# [Goal of the exercise]
List every line in the listing below that contains the word "this". Case counts, so match the capitals exactly.

# [Stored rows]
__________________________________________________

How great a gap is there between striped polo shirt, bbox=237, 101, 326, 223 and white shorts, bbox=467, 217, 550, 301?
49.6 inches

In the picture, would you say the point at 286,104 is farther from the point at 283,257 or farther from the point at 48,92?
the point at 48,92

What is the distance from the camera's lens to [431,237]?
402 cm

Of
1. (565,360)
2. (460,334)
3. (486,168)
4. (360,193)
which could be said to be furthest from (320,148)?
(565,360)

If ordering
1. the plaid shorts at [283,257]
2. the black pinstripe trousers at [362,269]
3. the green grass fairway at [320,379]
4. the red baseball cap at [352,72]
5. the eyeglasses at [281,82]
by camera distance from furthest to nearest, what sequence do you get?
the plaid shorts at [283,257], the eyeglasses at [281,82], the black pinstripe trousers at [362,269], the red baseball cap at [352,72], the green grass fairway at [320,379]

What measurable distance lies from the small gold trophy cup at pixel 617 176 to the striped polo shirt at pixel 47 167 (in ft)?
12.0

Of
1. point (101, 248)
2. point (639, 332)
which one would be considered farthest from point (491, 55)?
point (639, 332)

__________________________________________________

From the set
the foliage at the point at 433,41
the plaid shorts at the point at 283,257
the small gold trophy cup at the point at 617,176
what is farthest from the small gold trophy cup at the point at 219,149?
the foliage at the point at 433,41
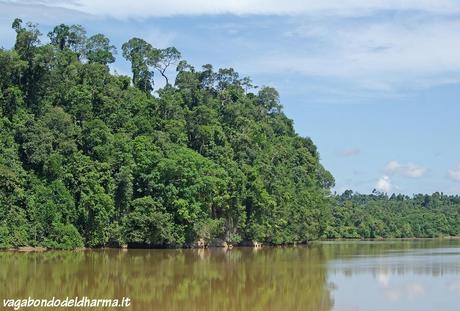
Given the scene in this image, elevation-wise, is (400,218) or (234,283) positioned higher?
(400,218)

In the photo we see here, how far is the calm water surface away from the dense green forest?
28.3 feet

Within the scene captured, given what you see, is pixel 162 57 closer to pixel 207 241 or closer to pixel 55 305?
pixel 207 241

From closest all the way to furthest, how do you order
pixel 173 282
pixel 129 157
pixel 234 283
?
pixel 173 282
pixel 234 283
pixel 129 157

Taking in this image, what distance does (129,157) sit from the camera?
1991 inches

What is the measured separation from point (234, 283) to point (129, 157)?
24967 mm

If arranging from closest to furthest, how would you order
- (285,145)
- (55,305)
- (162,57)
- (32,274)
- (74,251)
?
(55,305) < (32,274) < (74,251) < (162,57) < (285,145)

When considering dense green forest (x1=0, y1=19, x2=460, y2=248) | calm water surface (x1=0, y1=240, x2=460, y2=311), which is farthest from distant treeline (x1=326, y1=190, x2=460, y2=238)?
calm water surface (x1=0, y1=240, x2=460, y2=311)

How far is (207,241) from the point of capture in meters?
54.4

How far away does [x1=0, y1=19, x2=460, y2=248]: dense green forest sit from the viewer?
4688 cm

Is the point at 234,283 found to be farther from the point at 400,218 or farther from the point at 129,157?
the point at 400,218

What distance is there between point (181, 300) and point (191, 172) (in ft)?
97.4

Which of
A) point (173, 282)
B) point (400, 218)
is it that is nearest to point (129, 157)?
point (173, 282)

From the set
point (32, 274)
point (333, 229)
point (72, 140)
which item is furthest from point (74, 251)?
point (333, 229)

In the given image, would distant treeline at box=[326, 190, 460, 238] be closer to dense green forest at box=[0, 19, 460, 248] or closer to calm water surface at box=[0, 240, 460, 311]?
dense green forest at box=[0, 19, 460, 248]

__________________________________________________

# [Expected answer]
Given the scene in this image, elevation-wise, is (400,218) or (234,283) positioned higher?
Taking in this image, what distance does (129,157) sit from the camera?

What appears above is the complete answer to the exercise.